We have a strong also growth for Baraclude in Russia and China continued to be very strong for us.

A couple on ELIQUIS. First, what is the earliest that the commercial organizations of Bristol and Pfizer could be ready to launch ELIQUIS in the U.S.?

And Elliott, do you have any views on edoxaban and how that will compare with current players and ELIQUIS based on what has been presented thus far? And then on HCV, with marketing moving to 1 pill once daily seemingly, do you have efforts underway to compete on that front?

Giovanni, I think you want to take the ELIQUIS question, but I can summarize the answer. We are ready, right?

So why don't you go? We have more to say.

Yes. So as you know, we are working very actively with Pfizer to prepare for launch.

The answer is we are ready to launch. As we've said before, a couple of other comments.

The first one is we are really excited with the profile of the product. It is differentiated not only versus warfarin but also versus the other agents and that's going to be very important for us.

The second point is we will launch with the combined strength of Bristol-Myers Squibb and Pfizer. We have significant experience in cardiovasculars.
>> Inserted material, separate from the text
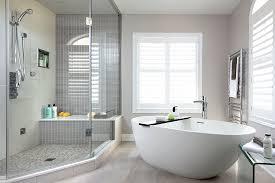 Interior Design Bathroom Cool Decorating Ideas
We have a strong presence in cardiology. We will have a broad reach and a primary care and a very clear focus on access.

When we launch, we will focus on establishing access for the first 4 to 6 weeks post-approval. And at the same time, we will train our sales and medical teams to begin promotion of ELIQUIS.

And we are ready for -- and we are ready to launch. Our first objective when we launch, given the differentiated profile and the strength of the data, will clearly be to establish ELIQUIS as the leading new agent.

We also believe we have the potential to increase the percentage of naïve patient new to brand Rxs that go to new agents. As you know, the new agents right now are capturing about 1/3 on -- of NBRxs, and we believe we that the launch of ELIQUIS, given the differentiated profile, will be able to significantly grow that percentage.

Elliott?

Yes, Greg. I'll answer your question on edoxaban and then HCV.

Edoxaban, of course, is the potential competitor in the 10a space, an ongoing Phase III trial that may be read out next year. Clearly, our data, as it stands now, is differentiated with superior efficacy and less bleeding and a mortality benefit.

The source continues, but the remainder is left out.